Re: Transgendered Naffness

From: Andrew Larsen <aelarsen_at_facstaff.wisc.edu>
Date: Thu, 21 Sep 2000 09:50:06 -0500


> From: Michael Schwartz <mschwartz_at_mindspring.com>
> Subject: Naffness with regard to transgenderism
>
> I am quite fond of Nandan the Birthing Man, based on the few bits of
> information from both playtest and the assorted comments made here on the
> Digest. Sun County crossdressing is as naff, if not moreso, because it
> lacks in my mind the mythic qualities found in the Nandan descriptions.
> Given how readily acceptable Digestees find the transgenderism of Sun
> County, what is the problem with Nandan?

    I, too, rather like the idea of the Nandani. I think they make perfect sense, have parallels in many RW societies, and have a certain mystical elegance to them.

    What I find interesting about the discomfort on the list with them is that there is no evident discomfort with the opposite phenomenon, namely women taking on male roles. The idea of Vingas and Babeester Gori wearing men's clothes, engaging in such RW masculine activities as being warriors, potentially in engaging in lesbian behavior (not that it's been discussed a lot) and generally departing from RW conventions about women doesn't seem to upset anyone. But the idea that men might violate real world conventions about men apparently strikes some as silly, pointless, a joke, or simply unnecessary. I'm not trying to be politically correct here, or to point a finger at anyone on the list, but the reason that so many gays demand 'inclusiveness' is that they are so routinely excluded just on the assumption that their lives are irrelevant.

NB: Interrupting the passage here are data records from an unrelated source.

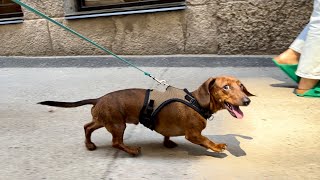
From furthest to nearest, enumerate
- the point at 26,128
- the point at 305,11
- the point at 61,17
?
the point at 61,17 < the point at 305,11 < the point at 26,128

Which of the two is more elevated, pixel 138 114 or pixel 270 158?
pixel 138 114

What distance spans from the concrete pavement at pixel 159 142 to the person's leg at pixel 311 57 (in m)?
0.21

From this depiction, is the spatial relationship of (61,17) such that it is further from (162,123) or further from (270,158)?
(270,158)

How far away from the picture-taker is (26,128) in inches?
130

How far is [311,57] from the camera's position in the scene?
3.81 meters

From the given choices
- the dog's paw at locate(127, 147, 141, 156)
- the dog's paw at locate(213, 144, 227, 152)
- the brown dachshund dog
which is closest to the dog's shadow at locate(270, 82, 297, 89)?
the brown dachshund dog

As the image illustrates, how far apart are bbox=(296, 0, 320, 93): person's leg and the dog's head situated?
5.19ft

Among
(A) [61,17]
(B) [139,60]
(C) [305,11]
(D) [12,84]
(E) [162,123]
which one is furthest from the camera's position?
(A) [61,17]

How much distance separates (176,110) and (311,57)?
1916mm

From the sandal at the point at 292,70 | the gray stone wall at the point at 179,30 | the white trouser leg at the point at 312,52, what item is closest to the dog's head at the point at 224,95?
the white trouser leg at the point at 312,52

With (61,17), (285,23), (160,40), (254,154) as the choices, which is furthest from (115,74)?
(254,154)

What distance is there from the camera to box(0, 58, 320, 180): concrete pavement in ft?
8.03

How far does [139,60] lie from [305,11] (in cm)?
230

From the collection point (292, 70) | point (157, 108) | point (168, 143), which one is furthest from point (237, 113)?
point (292, 70)
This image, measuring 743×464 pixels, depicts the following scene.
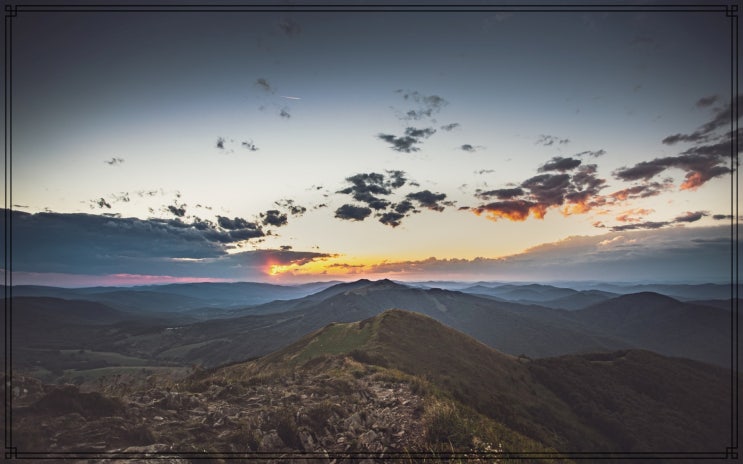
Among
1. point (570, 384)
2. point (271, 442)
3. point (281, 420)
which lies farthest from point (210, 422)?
point (570, 384)

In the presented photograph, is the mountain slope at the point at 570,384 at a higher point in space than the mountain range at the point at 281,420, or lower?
lower

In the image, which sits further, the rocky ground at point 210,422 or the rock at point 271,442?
the rock at point 271,442

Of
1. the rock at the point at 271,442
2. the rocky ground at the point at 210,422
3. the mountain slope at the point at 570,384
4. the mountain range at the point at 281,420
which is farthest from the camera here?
the mountain slope at the point at 570,384

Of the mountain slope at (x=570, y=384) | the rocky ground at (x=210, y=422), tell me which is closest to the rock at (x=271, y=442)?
the rocky ground at (x=210, y=422)

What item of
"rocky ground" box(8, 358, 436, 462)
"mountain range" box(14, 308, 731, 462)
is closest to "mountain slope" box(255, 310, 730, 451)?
"mountain range" box(14, 308, 731, 462)

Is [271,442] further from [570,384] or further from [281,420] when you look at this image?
[570,384]

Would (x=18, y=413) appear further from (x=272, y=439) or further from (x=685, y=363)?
(x=685, y=363)

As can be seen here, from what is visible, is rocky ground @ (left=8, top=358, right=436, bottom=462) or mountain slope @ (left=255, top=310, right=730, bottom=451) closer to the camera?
rocky ground @ (left=8, top=358, right=436, bottom=462)

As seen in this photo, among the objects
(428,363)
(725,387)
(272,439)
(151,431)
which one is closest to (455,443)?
(272,439)

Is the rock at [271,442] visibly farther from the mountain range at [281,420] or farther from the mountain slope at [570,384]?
the mountain slope at [570,384]

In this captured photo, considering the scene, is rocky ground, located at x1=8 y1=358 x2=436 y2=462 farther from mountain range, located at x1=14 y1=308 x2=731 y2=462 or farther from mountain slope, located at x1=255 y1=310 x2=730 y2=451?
mountain slope, located at x1=255 y1=310 x2=730 y2=451

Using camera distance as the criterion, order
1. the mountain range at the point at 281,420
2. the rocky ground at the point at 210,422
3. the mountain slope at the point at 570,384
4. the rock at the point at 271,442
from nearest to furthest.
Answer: the rocky ground at the point at 210,422 < the mountain range at the point at 281,420 < the rock at the point at 271,442 < the mountain slope at the point at 570,384

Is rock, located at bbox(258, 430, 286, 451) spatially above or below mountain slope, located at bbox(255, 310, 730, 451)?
above
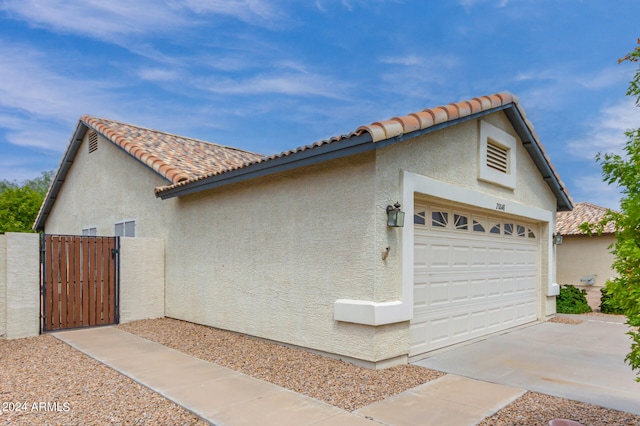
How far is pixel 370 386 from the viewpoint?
559cm

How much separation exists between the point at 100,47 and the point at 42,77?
3274 mm

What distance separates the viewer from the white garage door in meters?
7.50

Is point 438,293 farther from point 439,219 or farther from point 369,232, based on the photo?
point 369,232

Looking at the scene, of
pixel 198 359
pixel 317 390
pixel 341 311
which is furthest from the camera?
pixel 198 359

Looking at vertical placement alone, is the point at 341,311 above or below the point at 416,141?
below

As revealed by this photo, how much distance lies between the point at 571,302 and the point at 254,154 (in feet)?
43.4

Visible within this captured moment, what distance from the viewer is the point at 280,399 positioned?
16.7ft

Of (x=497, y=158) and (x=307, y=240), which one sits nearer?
(x=307, y=240)

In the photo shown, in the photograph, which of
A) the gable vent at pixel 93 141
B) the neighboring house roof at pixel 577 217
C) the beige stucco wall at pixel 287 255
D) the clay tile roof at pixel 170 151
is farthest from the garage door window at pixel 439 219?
the neighboring house roof at pixel 577 217

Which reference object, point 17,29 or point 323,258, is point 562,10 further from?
Answer: point 17,29

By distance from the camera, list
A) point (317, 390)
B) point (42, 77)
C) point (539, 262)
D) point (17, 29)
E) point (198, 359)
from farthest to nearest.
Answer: point (42, 77)
point (17, 29)
point (539, 262)
point (198, 359)
point (317, 390)

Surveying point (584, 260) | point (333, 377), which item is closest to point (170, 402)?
point (333, 377)

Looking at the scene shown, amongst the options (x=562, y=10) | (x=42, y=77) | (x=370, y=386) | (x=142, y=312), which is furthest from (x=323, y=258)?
(x=42, y=77)

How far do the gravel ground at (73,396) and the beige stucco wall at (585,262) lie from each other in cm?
1835
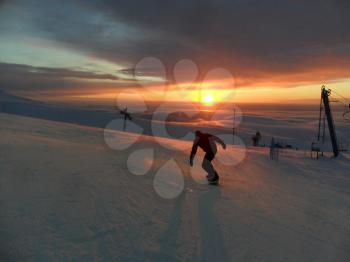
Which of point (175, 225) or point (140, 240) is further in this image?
point (175, 225)

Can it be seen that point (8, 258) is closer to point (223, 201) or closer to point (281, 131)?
point (223, 201)

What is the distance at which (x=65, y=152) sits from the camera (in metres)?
12.8

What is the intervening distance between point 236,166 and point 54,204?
31.7 feet

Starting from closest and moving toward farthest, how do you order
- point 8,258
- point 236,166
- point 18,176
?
point 8,258 < point 18,176 < point 236,166

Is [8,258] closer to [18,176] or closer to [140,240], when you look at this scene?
[140,240]

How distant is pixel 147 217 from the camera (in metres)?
6.81

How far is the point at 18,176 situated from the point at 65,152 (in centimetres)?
439

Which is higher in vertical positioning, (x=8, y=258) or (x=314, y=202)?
(x=8, y=258)

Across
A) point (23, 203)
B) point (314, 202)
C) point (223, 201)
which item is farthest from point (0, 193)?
point (314, 202)

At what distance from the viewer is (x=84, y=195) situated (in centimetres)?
764

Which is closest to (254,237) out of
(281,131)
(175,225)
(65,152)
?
(175,225)

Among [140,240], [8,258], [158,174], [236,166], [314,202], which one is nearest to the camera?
[8,258]

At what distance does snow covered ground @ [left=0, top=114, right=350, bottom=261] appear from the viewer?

    However, having said that, this whole debate looks on the verge of becoming a flame war. Let us learn from the great Red Emperor debate, the Great Gian debate, and many other episodes and put the emotions aside. Some of us like Nandani, some of us don't. Everybody dislikes something about Glorantha, be it ducks, Nandani, or Greg Stafford. There's room for all our viewpoints on this list. Remember, no one can force you to discuss Nandani.

Andrew E. Larsen

>
> "I think in some effective way atleast,
> so therefore in some effective sense I am."
>
> ------------------------------
>
> Date: Wed, 20 Sep 2000 21:15:28 GMT
> From: donald_at_grove.demon.co.uk (Donald R. Oddy)
> Subject: RE: Marriage and steads
>
> In message <200009191845.LAA32727_at_chaosium.com>
> owner-glorantha-digest_at_chaosium.com (The Glorantha Digest) writes:
>
> From: "Hughes, John (NAT)" <JohnP.Hughes_at_dva.gov.au>
>

>> This makes good sense, but top down and legal perspectives become less
>> relevant in situations like this. Obviously we have to know the particular
>> context: the history of the two clans interactions, the exact reason for the
>> current feud*, the status of the woman in her husband's clan, the nature of
>> her social network, her cult allegiances, status of her children and birth
>> family, her own temperament etc.

>
> Certainly there will be lots of variations for individual circumstances,
> it may even be an internal family feud which has extended to the rest
> of the clans. Even so, given the abhorence of kinslaying, a precedent
> is needed so that people know what is right even if they don't do it.
> This way if a woman kills her cousin when he raids her home she can
> put the blame on him for introducing chaos. His excuse for the raid
> may well have been that by converting to the Red Goddess she had
> already introduced chaos. I'd certainly be suprised if it actually
> happened in even an Orlanthi all cases.
>
>> I'm uncertain that daddy would sit down and write out an itemised last will
>> and testament al la C20 westerners - its just as likely that the household
>> would divide the goods after death according to a broad understanding of his
>> wishes. I'm open to counter arguments on this - I know that Anglo-Saxon
>> wills were common among the rich and landed, but A-S society was more
>> centralised, literate and far less clannish and communal than the
>> Heortlings. (for the vast majority of Heortlings, we're talking herds and
>> personal possessions and obligation networks, not land or buildings). I also
>> understand that wills among the non-landed A-S were far less common. (Looks
>> askew to Andrew, raises quizzical eyebrow).

>
> If it's communal property (whether bloodline, stead or clan) then it
> doesn't pass to someone else on death. A transfer occurs somehow when
> bloodlines or clans split or when people move from one stead to another
> but what the mechanics are I haven't been able to work out and I haven't
> seen anything on the practicalities in RW societies. At a guess there
> is some form of gifting ritual involved.